Okay, Where Actually is L.A.?

Los Angeles Map... sort of
Los Angeles Map… sort of

Even casual followers of our fine city vaguely know about the labyrinthine geographical complexities of Los Angeles. The old line, “There’s no there there,” which I always took as an outsider’s misguided slap at L.A., sort of makes sense in the context of our map.

Look up sprawling in the dictionary, or rather on dictionary.com these days, and you’d expect to find an aerial shot of this city of angels and angles. L.A. proper seemingly stretches on forever, which means the inevitable hours in traffic if you’re going anywhere across town. Okay, we get that, we handle that as part of living in one of America’s urban treasures.

The thing is, though, that sprawl often isn’t even a part of our city, although it’s smack dab centrally located in it, or inside it, or about it anyway.

Confused yet? You will be.

Long ago, some people came up with the bright idea that it would work well if other cities and towns were allowed to be placed directly into the middle our already spread out metropolis.

Were they playing a practical joke? Okay, it worked. We’re all confused. I’ve lived here for two decades and I’m never 100% sure when I’m in L.A. or in a neighboring location, although this neighbor lives kind of in our house, not next door.

Can you imagine other city planners dropping, say, Jersey City into the land currently occupied by New York’s Central Park? Or, for my international reader, how about situating Liverpool just north of Mayfair in central London?

To locals, it’s confusing enough. Imagine how visitors must feel as they Zip car around trying to understand the perplexing design of L.A.’s start-and-stop and then start all over again layout. Are they’re actually in L.A. or perhaps visiting one of the many other cities and towns that are inexplicably situated inside the perimeter of our greater – and I only refer to that in respect to size – city.
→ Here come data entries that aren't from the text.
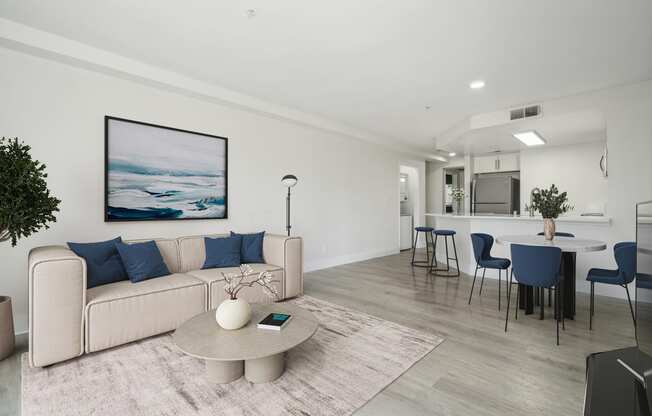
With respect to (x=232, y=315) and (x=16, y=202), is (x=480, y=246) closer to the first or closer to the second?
(x=232, y=315)

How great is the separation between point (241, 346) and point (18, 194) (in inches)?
80.2

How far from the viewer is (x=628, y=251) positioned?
3.06 metres

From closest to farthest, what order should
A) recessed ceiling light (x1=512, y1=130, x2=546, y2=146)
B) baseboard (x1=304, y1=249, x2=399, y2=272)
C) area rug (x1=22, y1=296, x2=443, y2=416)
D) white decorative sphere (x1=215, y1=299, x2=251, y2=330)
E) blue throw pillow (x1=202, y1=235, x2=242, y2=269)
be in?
area rug (x1=22, y1=296, x2=443, y2=416) → white decorative sphere (x1=215, y1=299, x2=251, y2=330) → blue throw pillow (x1=202, y1=235, x2=242, y2=269) → recessed ceiling light (x1=512, y1=130, x2=546, y2=146) → baseboard (x1=304, y1=249, x2=399, y2=272)

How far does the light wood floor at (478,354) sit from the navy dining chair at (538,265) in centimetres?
40

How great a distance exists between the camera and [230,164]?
445cm

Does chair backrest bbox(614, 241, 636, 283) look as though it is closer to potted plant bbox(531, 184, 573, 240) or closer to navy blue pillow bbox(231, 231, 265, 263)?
potted plant bbox(531, 184, 573, 240)

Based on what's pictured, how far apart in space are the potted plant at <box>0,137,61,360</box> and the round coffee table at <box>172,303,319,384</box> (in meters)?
1.46

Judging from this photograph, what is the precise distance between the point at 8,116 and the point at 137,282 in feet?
6.25

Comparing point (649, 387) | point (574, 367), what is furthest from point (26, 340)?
point (574, 367)

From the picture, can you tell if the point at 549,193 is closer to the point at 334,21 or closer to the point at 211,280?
the point at 334,21

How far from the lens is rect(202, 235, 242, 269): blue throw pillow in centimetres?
367

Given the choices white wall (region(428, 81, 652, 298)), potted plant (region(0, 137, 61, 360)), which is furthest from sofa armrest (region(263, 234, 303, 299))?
white wall (region(428, 81, 652, 298))

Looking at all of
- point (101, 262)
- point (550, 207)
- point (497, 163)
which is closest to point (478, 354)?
point (550, 207)

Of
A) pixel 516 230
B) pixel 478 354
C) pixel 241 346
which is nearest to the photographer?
pixel 241 346
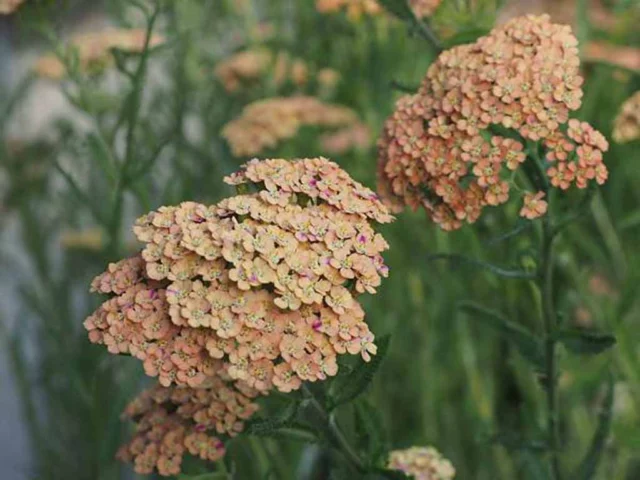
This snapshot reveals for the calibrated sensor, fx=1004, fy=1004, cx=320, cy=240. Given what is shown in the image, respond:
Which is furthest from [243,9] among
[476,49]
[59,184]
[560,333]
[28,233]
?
[59,184]

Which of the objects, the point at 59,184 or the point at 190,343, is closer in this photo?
the point at 190,343

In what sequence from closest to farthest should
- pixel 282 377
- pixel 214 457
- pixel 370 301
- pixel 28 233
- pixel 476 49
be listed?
1. pixel 282 377
2. pixel 214 457
3. pixel 476 49
4. pixel 370 301
5. pixel 28 233

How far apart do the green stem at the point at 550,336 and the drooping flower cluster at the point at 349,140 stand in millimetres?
842

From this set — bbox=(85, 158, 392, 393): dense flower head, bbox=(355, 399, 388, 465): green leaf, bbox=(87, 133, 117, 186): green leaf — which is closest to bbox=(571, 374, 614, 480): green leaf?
bbox=(355, 399, 388, 465): green leaf

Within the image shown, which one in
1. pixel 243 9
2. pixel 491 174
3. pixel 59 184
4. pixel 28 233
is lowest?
pixel 491 174

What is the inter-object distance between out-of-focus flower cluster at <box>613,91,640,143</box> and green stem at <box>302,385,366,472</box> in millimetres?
638

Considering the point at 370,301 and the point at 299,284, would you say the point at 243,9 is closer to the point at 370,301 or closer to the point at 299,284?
the point at 370,301

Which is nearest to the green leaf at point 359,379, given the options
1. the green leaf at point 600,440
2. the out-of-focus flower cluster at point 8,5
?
the green leaf at point 600,440

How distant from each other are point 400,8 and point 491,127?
0.28 m

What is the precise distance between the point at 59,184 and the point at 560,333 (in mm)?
3188

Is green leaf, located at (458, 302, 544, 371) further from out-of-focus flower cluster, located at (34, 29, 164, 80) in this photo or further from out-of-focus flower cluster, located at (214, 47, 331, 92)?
out-of-focus flower cluster, located at (214, 47, 331, 92)

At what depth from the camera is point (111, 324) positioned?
954 millimetres

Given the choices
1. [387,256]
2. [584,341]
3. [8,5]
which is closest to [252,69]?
[387,256]

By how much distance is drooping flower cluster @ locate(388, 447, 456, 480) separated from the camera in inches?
46.4
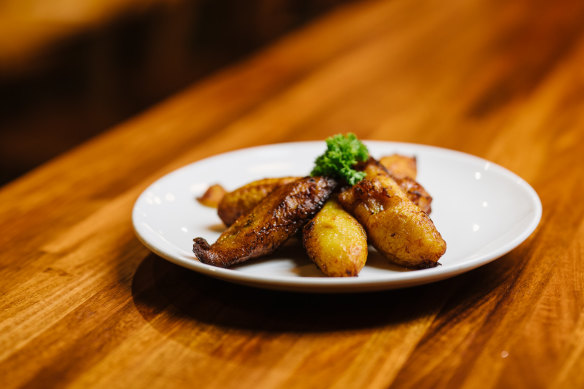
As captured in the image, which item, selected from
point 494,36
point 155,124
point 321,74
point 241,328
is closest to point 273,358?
point 241,328

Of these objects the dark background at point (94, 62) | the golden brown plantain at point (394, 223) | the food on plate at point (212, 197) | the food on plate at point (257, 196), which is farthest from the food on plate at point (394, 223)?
the dark background at point (94, 62)

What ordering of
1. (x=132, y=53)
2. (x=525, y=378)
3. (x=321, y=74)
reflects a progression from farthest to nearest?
A: 1. (x=132, y=53)
2. (x=321, y=74)
3. (x=525, y=378)

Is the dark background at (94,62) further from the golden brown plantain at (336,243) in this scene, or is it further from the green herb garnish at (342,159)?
the golden brown plantain at (336,243)

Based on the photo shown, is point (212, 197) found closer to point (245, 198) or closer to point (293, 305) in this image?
point (245, 198)

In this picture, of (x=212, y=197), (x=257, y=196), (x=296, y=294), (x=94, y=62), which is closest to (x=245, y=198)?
(x=257, y=196)

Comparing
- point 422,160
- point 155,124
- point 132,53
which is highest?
point 422,160

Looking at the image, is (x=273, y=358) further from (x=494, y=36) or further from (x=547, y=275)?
(x=494, y=36)

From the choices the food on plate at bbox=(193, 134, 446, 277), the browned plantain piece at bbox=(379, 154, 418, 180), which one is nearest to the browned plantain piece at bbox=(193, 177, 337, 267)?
the food on plate at bbox=(193, 134, 446, 277)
Explain to an out-of-towner then that in order to drive to a particular restaurant in L.A. means that they will leave L.A., enter Culver City (not L.A.), exit Culver City, enter L.A. again in Del Rey, head through Marina Del Rey (not L.A.) come back into L.A. (Venice) and then get stuck in traffic driving through Santa Monica (def not L.A.) before arriving in Pacific Palisades (back in Los Angeles again) and you may have to resuscitate them with oxygen.

Look at the map and you’ll wonder how this ever started.

The strangest section has to be the putter-shaped L.A. cutout that starts near Watts and then keeps it’s incredibly skinny perimeter for many miles south, surrounded by non L.A. communities like Gardena, Carson and Torrance. This pencil thin piece of L.A. at some points only exists under the 110 Freeway. It’s as if City Council declared that’s okay we’ll keep the highway for L.A. and you others can have the land on both sides.

The Valley doesn’t escape the action either, as Studio City, Toluca Lake, Cahuenga Pass and even Hollywood – proud L.A. neighborhoods all – push in from four sides on non-L.A. stalwart Universal City. Yeah, L.A. but we got the King Kong tram car!

Nearby, show-bizzy Burbank is at least only surrounded by Los Angeles on three sides. Glendale covers the fourth. And all the way up north don’t forget about rectangular soloist San Fernando which looks to its L.A. connectors Slymar, Pacoima and Mission Hills without the least bit of city envy.

Back on the pricier side of the hill, you might get a kick out of the tiny Veterans Administration zone (not L.A.) that is just a blip of land sandwiched between Brentwood, Westwood and West L.A. – all parts of our city. And for those who might be wondering, East Los Angeles near downtown isn’t Los Angeles either, but if anyone there wants to get a taste of L.A. proper they can just walk across the street to Boyle Heights.

Baldwin Hills is fun because it’s actually in Los Angeles and not in Los Angeles. Please don’t ask me to decipher that one. With all of this happening on the LA. map, it’s absolutely no surprise that when we finally get our football team, sometime before 2050, they’ll play their home games in Inglewood, which is conveniently surrounded by three Los Angeles neighborhoods.